Past And Present: History, Identity, And Politics In Ireland, by Brian Walker
The wonder about a book like this one is that the way that the author attempts to de-mystify claims of ancient animosity between the Irish and Scot-Irish in Irish history, particularly in Northern Ireland is applicable to a great many other conflicts as well. Throughout this book the author shows the change in rhetoric over time and the fact that recent conflict between Protestants and Catholics springs from the context of the Irish Republic and its founding as well as the failures of elites and leaders to encourage a peaceful approach of coexistence. History is used as a club against one side or the other as ancient atrocities are remembered and ancient grudges are nursed by people who could choose to do better themselves. And that is a lesson that would be well-remembered by any other contemporary group that similarly views itself as a victim of history and refuses to take responsibility for thriving and overcoming continual conflict with other groups. The author dishes out some tough love to the people of Northern Ireland, but it is advice that others should heed and follow as well for there are no shortage of peoples who whine and groan about being victims of history while failing to better their own condition.
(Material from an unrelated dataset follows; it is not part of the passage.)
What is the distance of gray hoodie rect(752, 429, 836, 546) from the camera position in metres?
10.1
This book is a short one at a bit more than 100 pages and it is divided into four chapters that examine different aspects of the conflict in Northern Ireland as it has changed over time. The author begins with an acknowledgements and introduction section that call upon the people of Northern Ireland and their leadership to take responsibility for their actions. After that the author discusses the rise and change over time of the religious and political traditions celebrating the ultimately successful Protestant defense of Derry from 1689 to 1989 (1). After this the author discusses lessons of Irish history and the complicated legacy of the 1798 rebellion and the character of the United Irishmen (2). This leads to a look at public holidays and the change in the political nature of such festivals from 1920 to 1960 as Republican politics influenced behavior in Northern Ireland (3). Finally, the author discusses the burden of the past and why it has been a problem for Northern Ireland in a way that it has not been for other nations in the same boat (4), after which there are notes and an index.
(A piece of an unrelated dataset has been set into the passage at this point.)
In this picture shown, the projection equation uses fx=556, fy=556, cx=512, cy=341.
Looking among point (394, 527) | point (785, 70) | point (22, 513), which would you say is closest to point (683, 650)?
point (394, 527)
The history of the relationship of the Irish and the Scot-Irish in Ireland is a complex one, but it is one that has no easy answers. Rather than being an account of a monolithic conflict, this book does a great job at helping the reader to recognize the occasions when Scot-Irish and Irish both wanted more freedoms under British rule and worked together to seek them before politics (and religion) separated them. The author explores when and why the celebrations in Derry about the siege of the city and the successful victory at the Battle of the Boyne became more important in the face of changing demographics that made the city more heavily Catholic than it had been before. It is a difficult thing to recognize the way that some unscrupulous political leaders benefit a great deal from hyping up conflict between peoples who could get along well enough without too much trouble, but this book does demonstrate the problem that political elites have when they seek to encourage conflict as a way of preserving power in a false dialectic. This book itself may be about a subject not everyone will care about personally, but it has relevance for a great deal besides its narrow topic.